+++ EXCERPT PROVIDED +++

Transcript, via FOX News:

CARLSON: Big swabs of America's media and corporate elite have condemned the administration's announcement yesterday suspending DACA. They really hated. President Obama's program providing work permits to illegal aliens who arrived in this country as minors. Some of the strongest backlash is intact, Microsoft has already announced it will fight as hard as possible to block the deportation of illegal immigrants hired at the expense of American citizens because of course Microsoft is now its own country. But what drives all this anger?

Mike Donovan is a CEO of Nexus Services which provides bail bonds for illegal immigrants. Katherine Mangu-Ward is the editor-in-chief of Reason, the libertarian publication. Welcome to you both.

So, Katherine, since you are a libertarian, let me ask a philosophical question, do we have an obligation to put the interest of American citizens ahead of the interests of immigrants?

KATHERINE MANGU-WARD, EDITOR-IN-CHIEF, REASON: No, I don't think so. And in particular I think in this case --

CARLSON: American citizens don't get priority.

MANGU-WARD: In this case, I just don't buy at all that those things were in conflict.

CARLSON: But I mean, it's fair to ask the question though. In general, you don't think that American citizens ought to get meaningful priority over aliens.

+++ GIVEN RECORDS +++

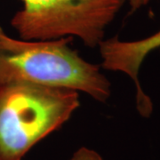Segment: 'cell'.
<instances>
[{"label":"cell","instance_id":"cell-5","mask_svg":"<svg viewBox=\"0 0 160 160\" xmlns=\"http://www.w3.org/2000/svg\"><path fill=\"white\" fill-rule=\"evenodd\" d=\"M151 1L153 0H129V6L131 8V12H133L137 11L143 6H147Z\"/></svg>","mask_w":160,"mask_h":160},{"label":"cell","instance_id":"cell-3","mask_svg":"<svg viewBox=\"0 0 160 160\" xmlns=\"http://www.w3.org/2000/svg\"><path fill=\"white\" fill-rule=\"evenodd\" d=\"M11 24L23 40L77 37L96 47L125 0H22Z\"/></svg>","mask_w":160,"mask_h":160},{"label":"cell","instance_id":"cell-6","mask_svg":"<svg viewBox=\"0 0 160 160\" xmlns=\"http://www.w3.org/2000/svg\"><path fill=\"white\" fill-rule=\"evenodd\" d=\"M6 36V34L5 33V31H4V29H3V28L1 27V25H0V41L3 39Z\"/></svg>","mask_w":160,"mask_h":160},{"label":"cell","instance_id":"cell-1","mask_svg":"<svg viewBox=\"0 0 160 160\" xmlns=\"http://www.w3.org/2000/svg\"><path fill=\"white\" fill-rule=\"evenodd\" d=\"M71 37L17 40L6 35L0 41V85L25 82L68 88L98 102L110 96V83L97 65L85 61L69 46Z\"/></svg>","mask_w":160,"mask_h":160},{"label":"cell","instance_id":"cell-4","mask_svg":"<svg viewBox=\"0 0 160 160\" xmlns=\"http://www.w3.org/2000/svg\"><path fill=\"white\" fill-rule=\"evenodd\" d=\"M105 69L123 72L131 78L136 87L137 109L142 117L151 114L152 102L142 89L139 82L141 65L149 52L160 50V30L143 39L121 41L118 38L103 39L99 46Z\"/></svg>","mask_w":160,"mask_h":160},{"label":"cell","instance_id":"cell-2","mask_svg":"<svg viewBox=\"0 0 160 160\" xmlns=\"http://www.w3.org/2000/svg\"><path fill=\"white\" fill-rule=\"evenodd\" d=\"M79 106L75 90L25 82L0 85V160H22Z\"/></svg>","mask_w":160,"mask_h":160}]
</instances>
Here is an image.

+++

(LIST OF TASKS):
(A) In the DACA transcript, which publication does Katherine Mangu-Ward edit?
(B) Summarize the DACA transcript in two sentences.
(C) Resume the DACA transcript after its last line.
The data comes from a separate source.

(RESULTS OF THE TASKS):
(A) Reason, the libertarian publication.

(B) Carlson says that much of the media and corporate elite condemned the administration's announcement suspending DACA, and that Microsoft said it would fight as hard as possible to block the deportation of illegal immigrants it had hired. He asks Reason's editor-in-chief, Katherine Mangu-Ward, whether Americans should be put ahead of immigrants, and she says no, adding that in this case she doesn't believe those interests were in conflict.

(C)
MANGU-WARD: I don't know if this means to say meaningful priority over aliens. I mean, American citizens benefit when people come here, work here and raise families here. And it is absolutely the case that these dreamers in particular are going to add to our economy, add to our culture, make America a better place.

CARLSON: None of that is necessarily true. I mean, those are massive assumptions that in some cases are true in some cases are false. But if you could determine in a specific case if there's one job and you have a choice between someone who came here illegally and someone who was an American citizen, you wouldn't automatically go for the American citizen?

MANGU-WARD: Well, I mean, I think you could ask similarly, do I feel favor protectionist policies, right? Do I think if a job could be here or a job could be in China, is it morally better for the job to be here? I think the answer is no in the case too. I mean --

CARLSON: Good. I mean, I vehemently disagree with you. But I want our viewers to know what your position is on that. So, this is not an abstract question because there are a ton of unemployed Americans. Almost a hundred million actually. Not all of them want to go to work. But I think we could all agree a lot more of them ought to be working than art. Why would we be issuing any work permits to anybody from outside the country until those people have jobs?

MIKE DONOVAN, CEO, NEXUS SERVICES: I think I have more faith in the American people maybe than folks who think they need a hand up or a special place at the front of the line. I think Americans are exceptional. I think we produce exceptional people who can compete with folks that are coming into the country.

CARLSON: They are unemployed right now is what I'm saying. I thought liberals were care about that.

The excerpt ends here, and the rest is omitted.